It is embarrassing for a Chancellor to have to u-turn on a budget measure so quickly.

Exactly a week ago Philip Hammond was preparing to deliver his financial statement with little idea of the political storm that was to follow.

He was hoping for straightforward headlines and praise for a red book which was balanced.

Now he faces a £2bn hole in his budget.

When it comes to budget fall-outs politics often triumphs and Number 10 has finally concluded they will be judged more harshly over the broken manifesto promise than over the fiscal gap.

In a sign of just how unafraid the government is of Labour leader Jeremy Corbyn, they dropped the announcement moments before Prime Minister's question time.

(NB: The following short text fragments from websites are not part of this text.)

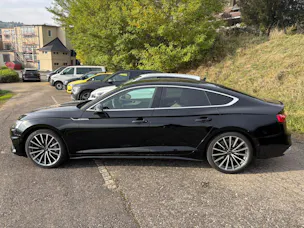 AUDI A5 Sportback 40 TFSI advanced S-tronic quattro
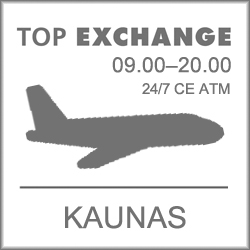 Kauno oro uosto valiutos keitykla : Brand Short Description Type Here.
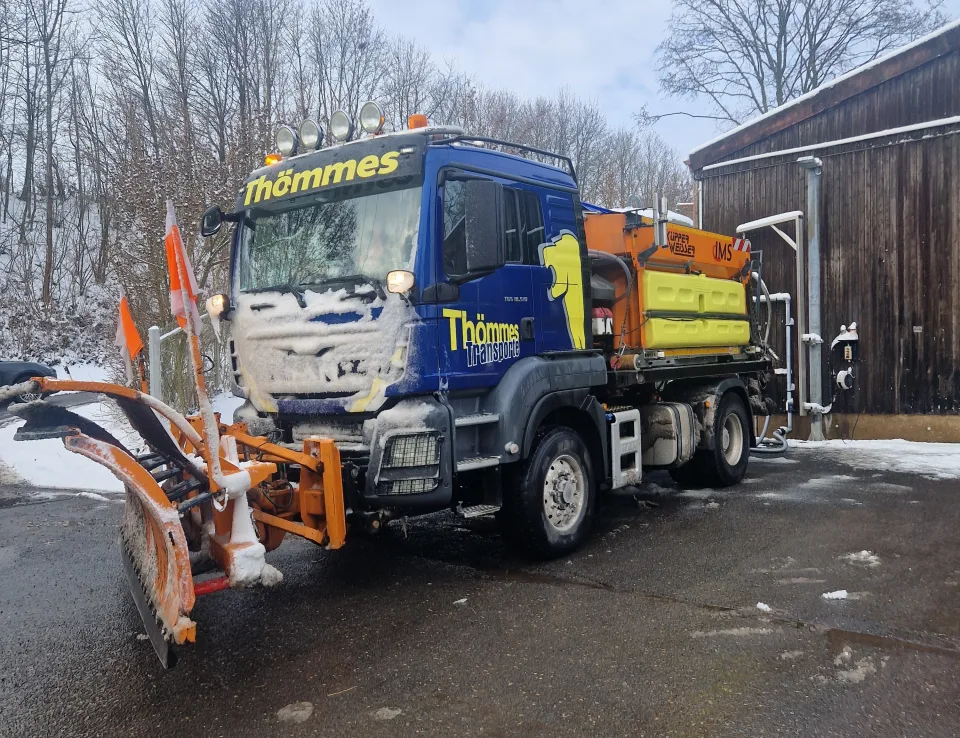 Winterdienst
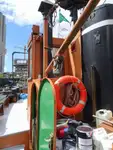 Kapal tunda untuk dijual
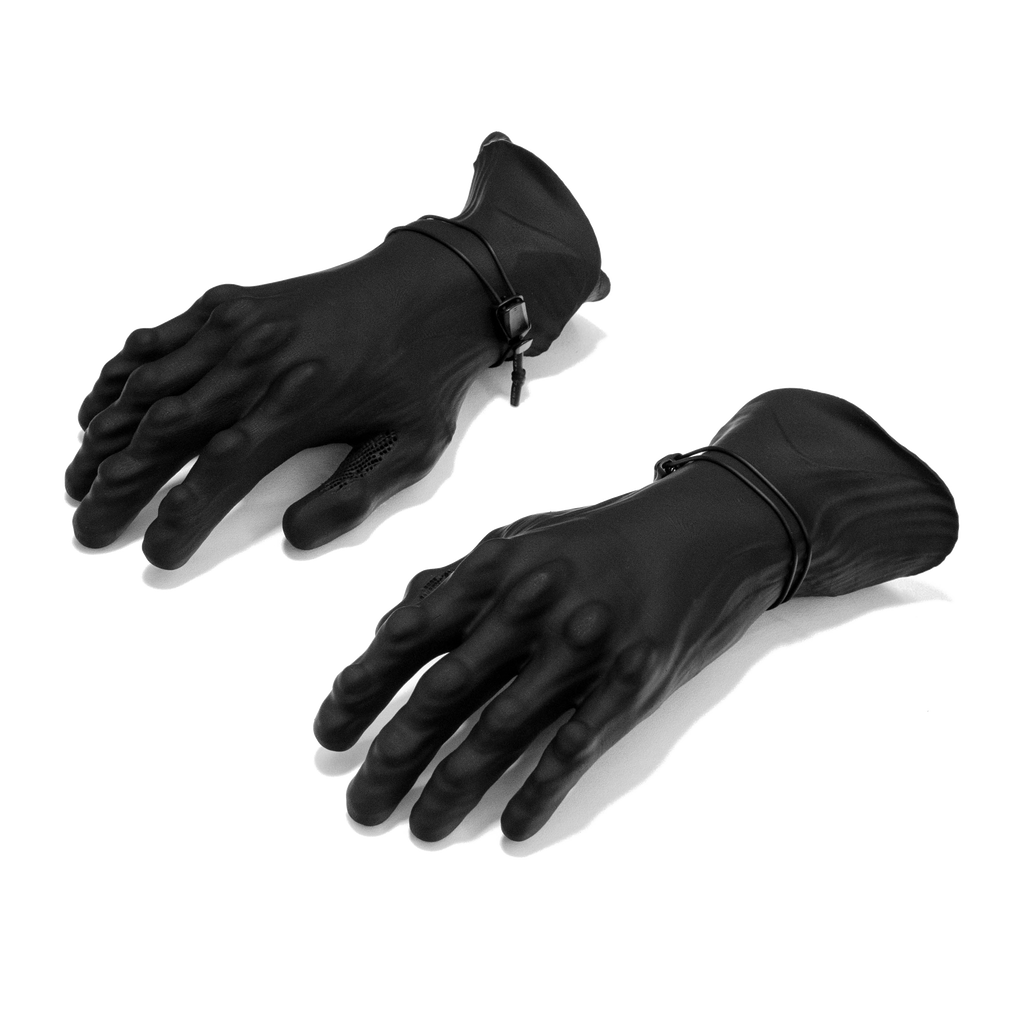 ARCANUS KNUCKLE GLOVES - Full Finger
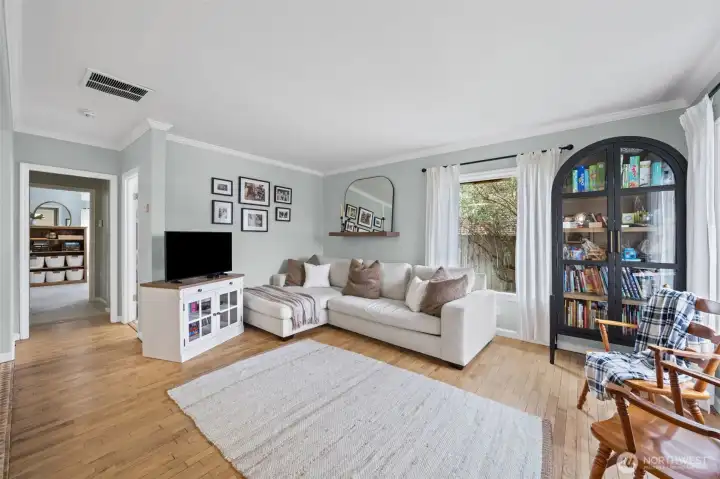 Original Hardwood Floors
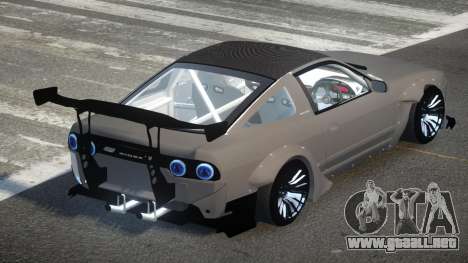 Nissan 380SX PSI Drift para GTA 4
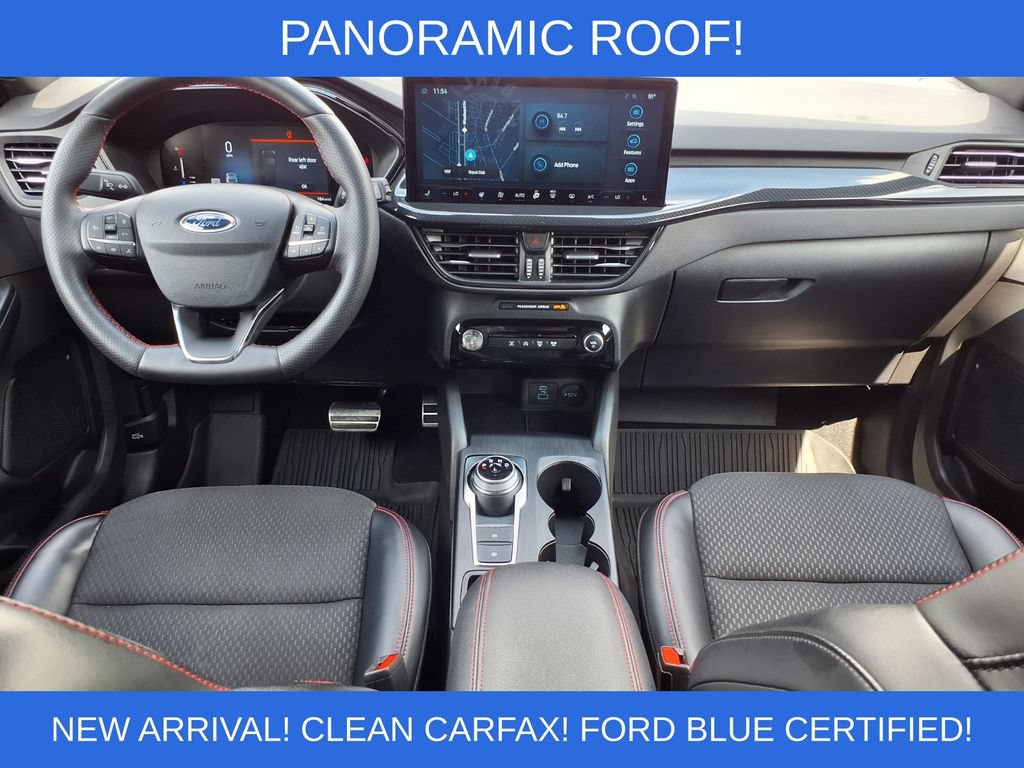Certified 2023 Ford Escape ST-Line w/ Tech Pack #1 AWD/4WD image 11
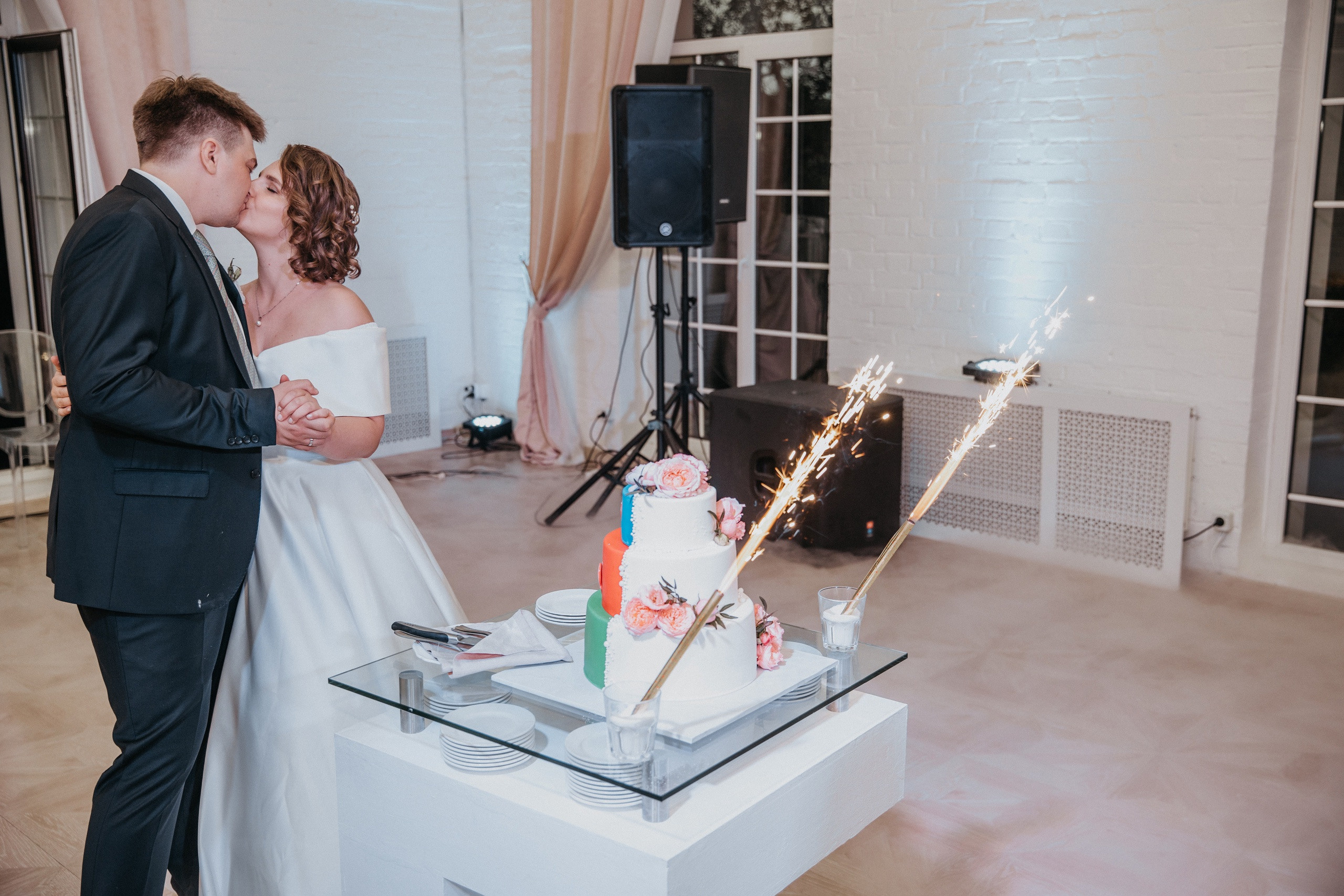 Свадебный день Полины и Валентина. Свадебный и семейный фотограф в Санкт-Петербурге Нечаев Михаил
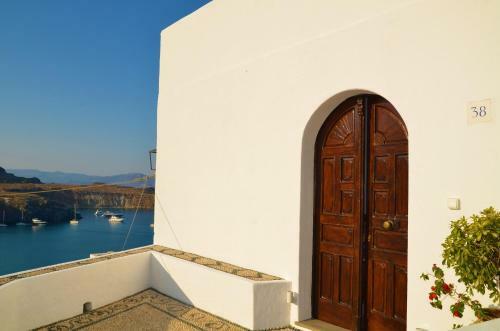 Lindos Aktaia Villa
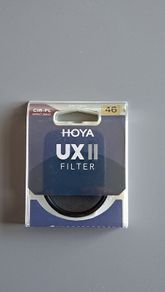 Hoya 46mm Polarising Filter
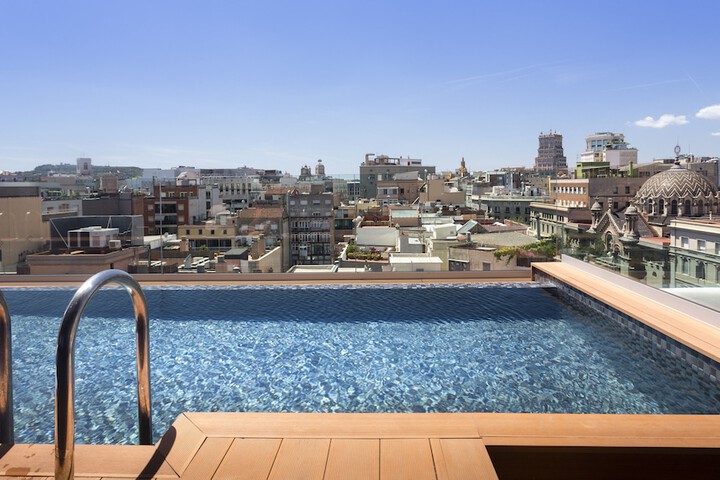 Pool to Cool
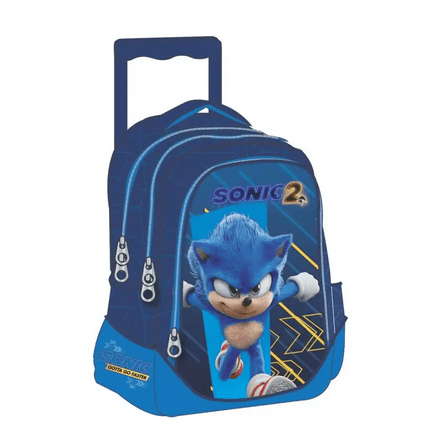 Sonic Zaino Trolley - Giocattoli e Bambini - Toys Store5204549147997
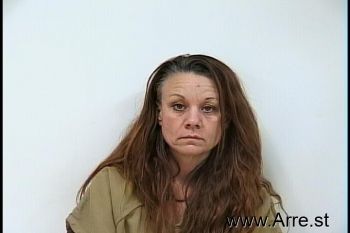 Tiffany Dawn Franklin Mugshot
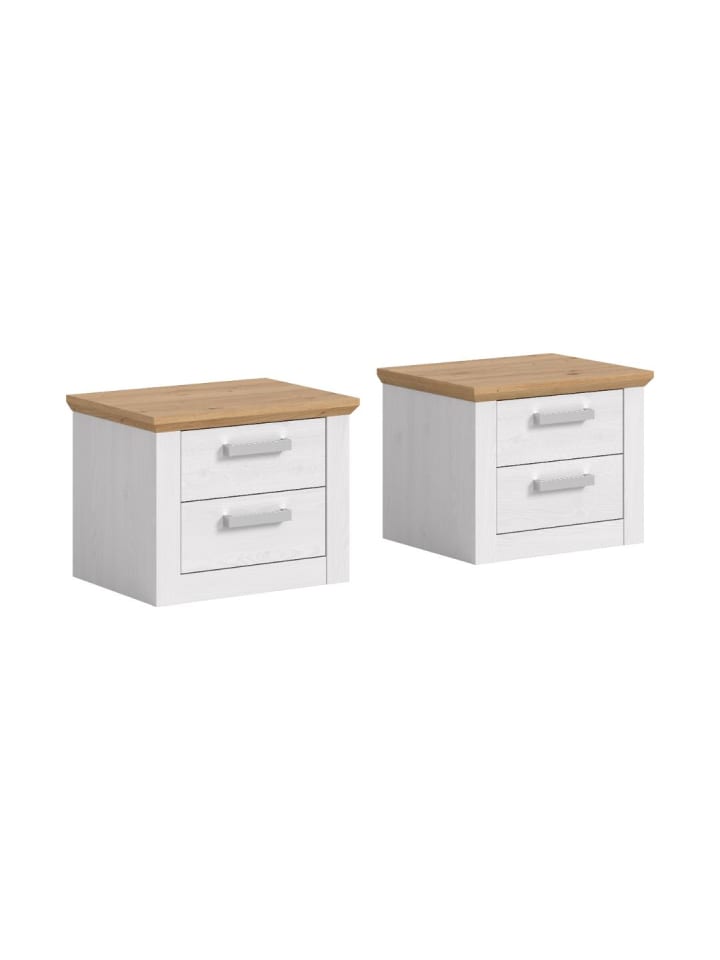 Nachttisch Verona Lärche 56 x 39 cm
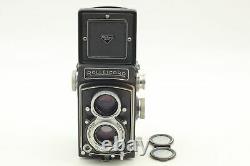 Almost MINT S/N 265xxxx? Rollei Rolleicord Vb Xenar 6x6 TLR Camera from JAPAN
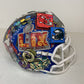 Super Bowl LIX Mini Helmet 3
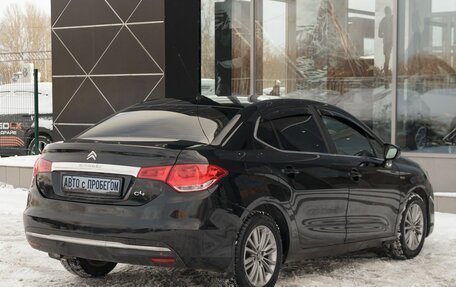 Citroen C4 II рестайлинг, 2013 год, 550 000 рублей, 5 фотография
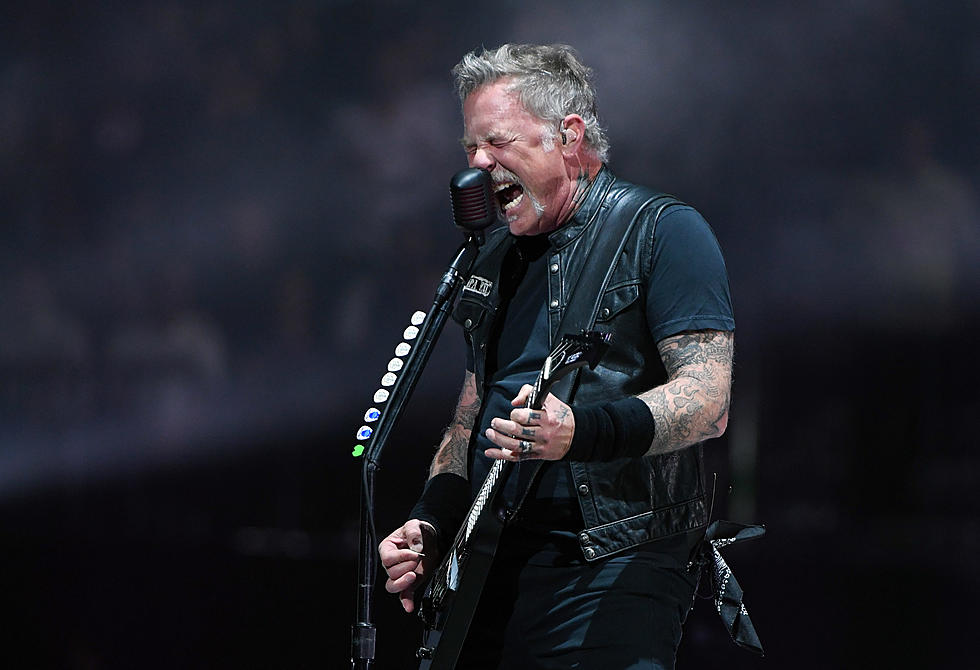 Relive The Night Metallica Rocked EP with “Unforgiven” Video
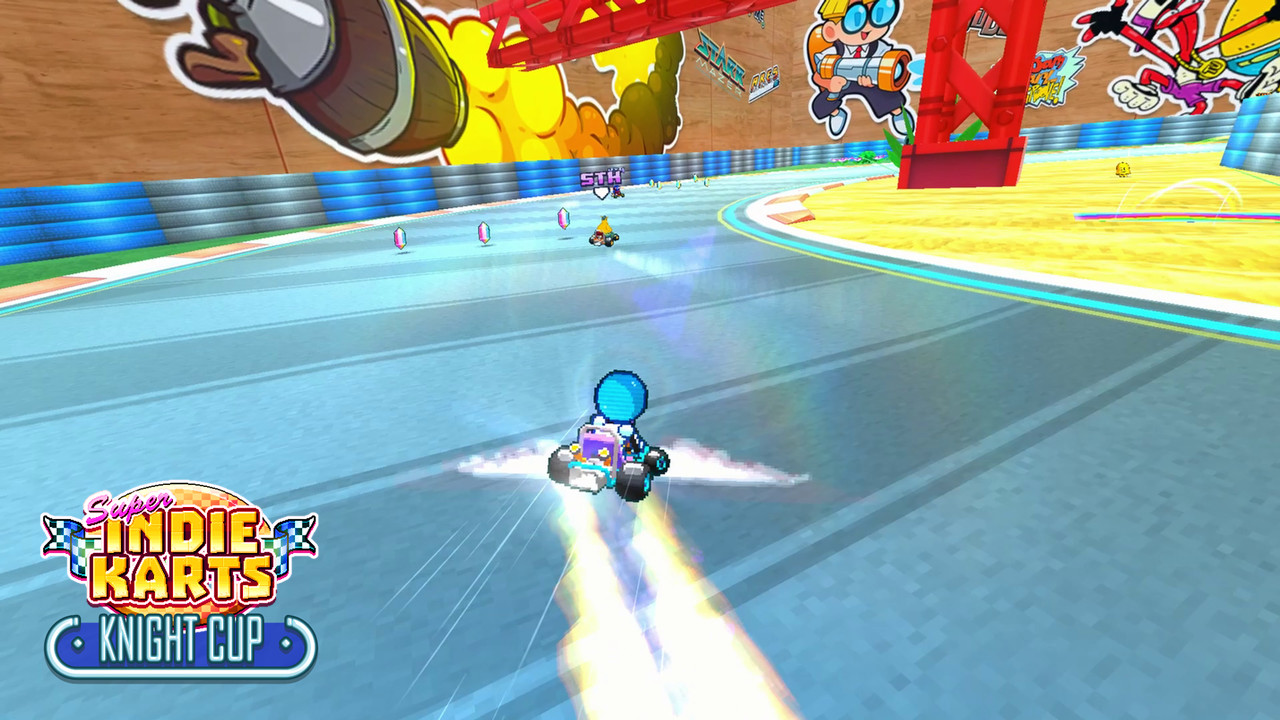 Super Indie Karts - PC (Steam) Screenshot 9
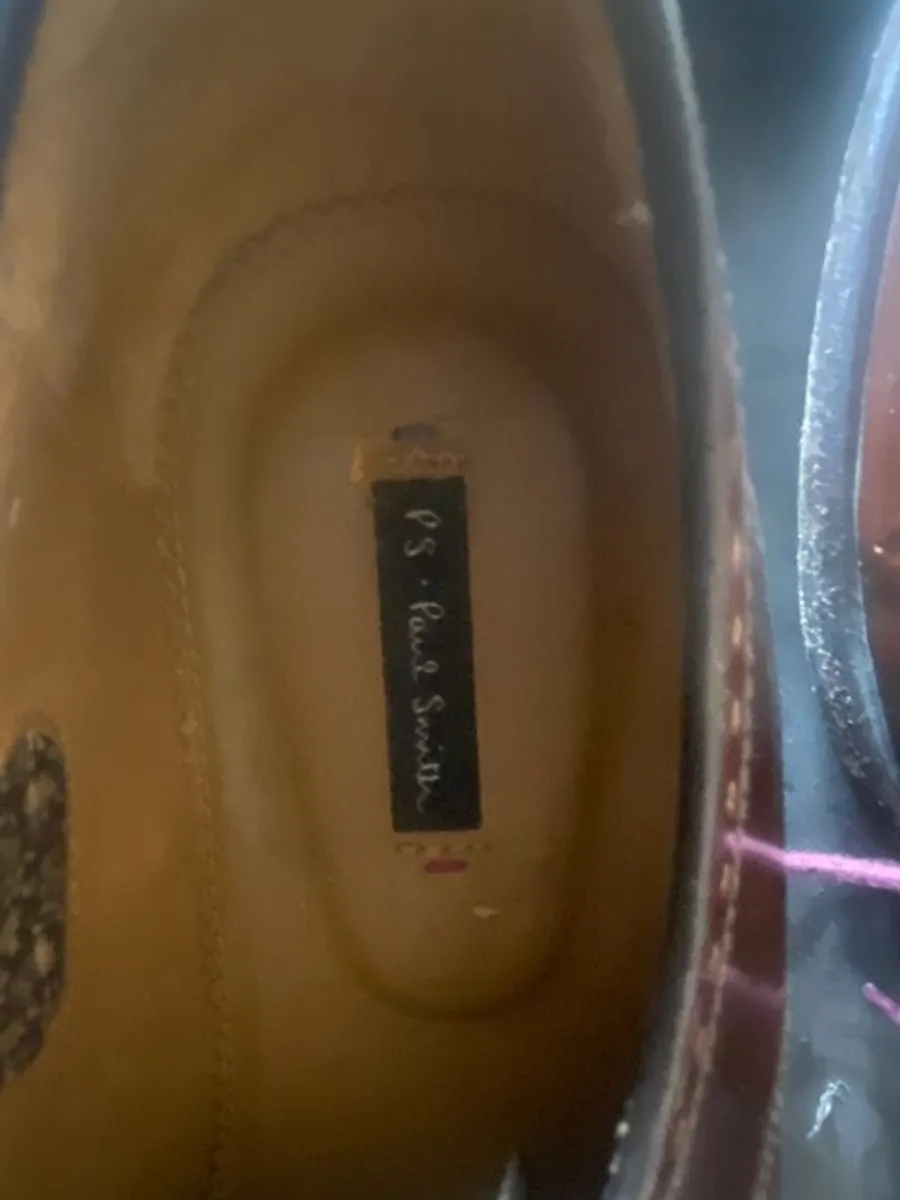Paul Smith Gent's Shoes - Image 4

Labour had little time to organise an ambush and Mr Corbyn is not very good at thinking on his feet.

But it will be a convenient distraction for an under-pressure government.

A potential break-up of the union after Scottish first minister Nicola Sturgeon announced she will push for a second Scottish referendum was knocked from its spot as the topic de jour

And the furore over Conservative election expenses which has surfaced again has also been overshadowed.

A u-turn was inevitable. But the events of the past week have been damaging.

An insistence that it was in the spirit of the manifesto now look insincere.

The government hoped they would get away with it, and they didn't.

In the end it was backbenchers who held the government to account - a sign of the strength they wield.

Mrs May is perhaps regarding her wafer thin majority with a little less confidence now.